Hi forum!
I have been having some thoughts on how the Zodiac may have enciphered Z340 after the quick break of Z408. I think by now everyone agrees it is not a vanilla homophone cipher – but I also don’t believe it is going to be overly complicated. He would obviously want the cipher to be stronger but would presumably be limited to pen and paper.
I have seen some discussion on the odd/even properties of Z340 but I don’t think anyone has (yet) suggested that perhaps Z340 was enciphered with a dual-alphabet system – one for the odds and one for the evens. This would have been relatively straightforward for the Zodiac to implement as he would just have to double-up his efforts from the Z408 – the overall system would remain the same. This could also help explain some of the odd properties of Z340. I believe some of the patterns we can see may actually be intentional red-herrings on the part of Z. I also believe the the "ZODAIK" signature is legitimate ciphertext but misspelled because that was the closest he could get with the symbols he had to chose from.

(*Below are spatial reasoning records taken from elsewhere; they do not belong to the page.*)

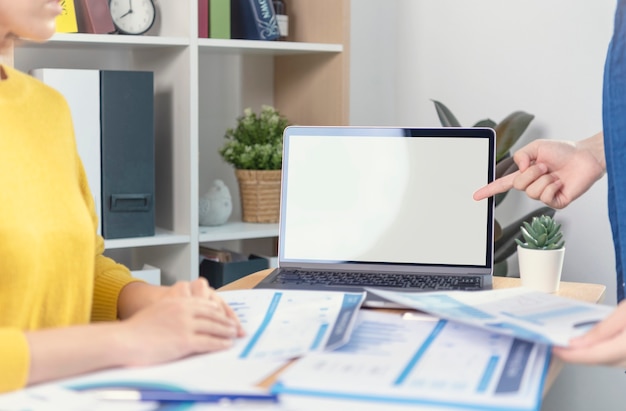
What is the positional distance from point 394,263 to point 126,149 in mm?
938

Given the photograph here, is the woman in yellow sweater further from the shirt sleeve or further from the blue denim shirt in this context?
the blue denim shirt

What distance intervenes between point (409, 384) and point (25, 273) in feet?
1.46

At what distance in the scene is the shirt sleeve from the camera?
0.77 m

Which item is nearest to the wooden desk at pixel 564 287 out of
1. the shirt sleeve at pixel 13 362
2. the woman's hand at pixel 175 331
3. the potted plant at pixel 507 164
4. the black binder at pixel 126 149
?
the woman's hand at pixel 175 331

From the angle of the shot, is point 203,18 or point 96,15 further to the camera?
point 203,18

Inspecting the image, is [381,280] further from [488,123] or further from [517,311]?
[488,123]

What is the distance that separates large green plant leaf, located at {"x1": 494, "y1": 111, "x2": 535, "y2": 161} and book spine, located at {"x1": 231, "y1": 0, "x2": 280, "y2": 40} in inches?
26.1

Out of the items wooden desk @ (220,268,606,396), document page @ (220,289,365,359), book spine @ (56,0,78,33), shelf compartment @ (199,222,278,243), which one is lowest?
shelf compartment @ (199,222,278,243)

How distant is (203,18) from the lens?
2.28 metres

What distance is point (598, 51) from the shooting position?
6.93ft

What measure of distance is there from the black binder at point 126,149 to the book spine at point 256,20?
0.36 metres

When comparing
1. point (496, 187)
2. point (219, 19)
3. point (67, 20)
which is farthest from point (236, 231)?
point (496, 187)

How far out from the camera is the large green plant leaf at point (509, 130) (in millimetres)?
2133

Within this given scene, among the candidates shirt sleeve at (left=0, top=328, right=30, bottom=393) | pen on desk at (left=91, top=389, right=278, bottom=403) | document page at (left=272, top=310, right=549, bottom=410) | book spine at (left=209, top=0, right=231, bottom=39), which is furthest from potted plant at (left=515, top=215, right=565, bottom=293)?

Anyway, I decided to test the dual-alphabet idea by passing Z340 through a remapping process which reassigned every second symbol to a new alphabet, effectively creating a new version of Z340 which contains 112 unique symbols. I could then process this in zkdecrypto as normal. The modified message is at the bottom of this post. Splitting the symbols does flatten the frequency curve a little (14, 10, 8, 7, …) It can be further flattened at the high end by assuming the set (B, – and mirrored-D) are homophones (I have good reasons for suspecting this but that is a subject for another day). Unfortunately it also creates 22 single-occurrence symbols.
Running through zkdecrypto produces the usual english-looking-rubbish (ELR), but with much fewer "breaks" in the flow than what I get with vanilla Z340. This may be simply due to having more symbols available to assign. I decided to test further by creating my own known plaintext cipher of a similar length using the same dual-alphabet approach. I also found this message produced nothing but ELR in zkdecrypto – only one word was correct (YOUR). If I had not known the plaintext I would have had no hope of breaking it.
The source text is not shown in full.